### Exercise instructions
Begin your copy at the line with "Authentic Louis Vuitton" in the records below and end it at the line with "T-shirt Secourt de", restating each line word for word; omit the pictures.

### Supplied records
++++++++++++++++++++

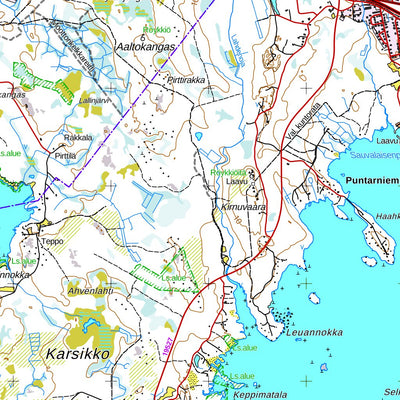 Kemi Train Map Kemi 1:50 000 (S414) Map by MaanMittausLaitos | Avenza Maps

++++++++++++++++++++

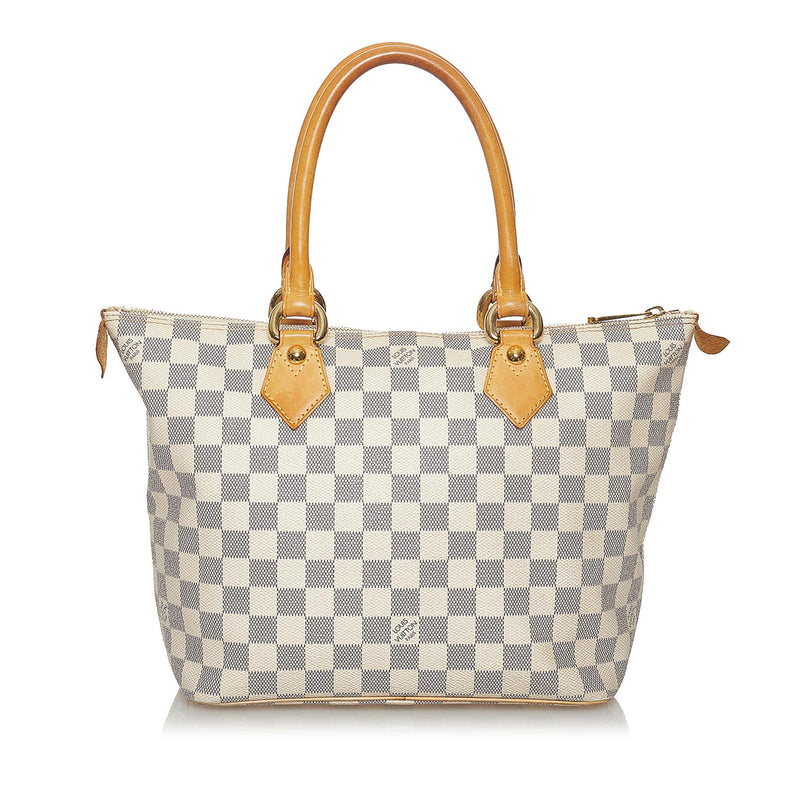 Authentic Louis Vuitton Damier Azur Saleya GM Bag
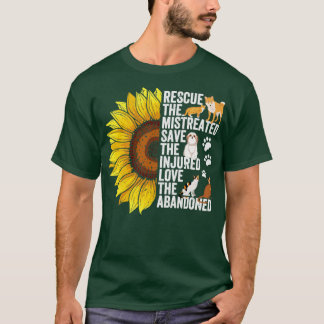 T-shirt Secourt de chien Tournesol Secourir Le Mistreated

++++++++++++++++++++

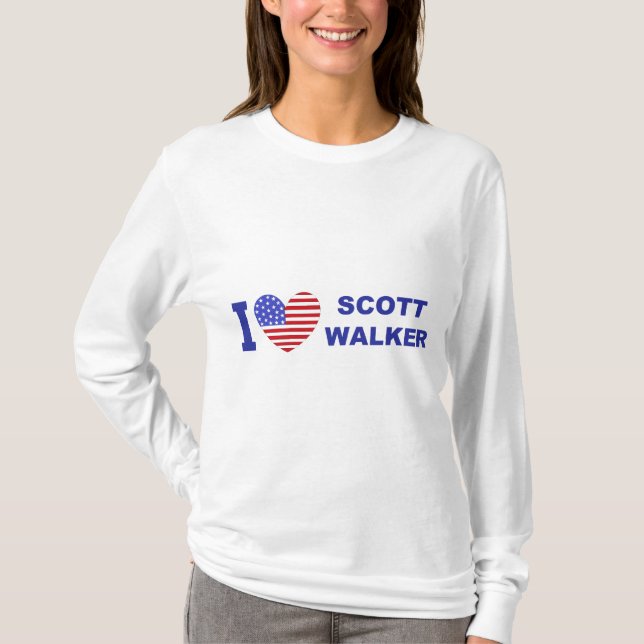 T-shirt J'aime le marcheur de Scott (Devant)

++++++++++++++++++++

### Solution
 Authentic Louis Vuitton Damier Azur Saleya GM Bag
 T-shirt Secourt de chien Tournesol Secourir Le Mistreated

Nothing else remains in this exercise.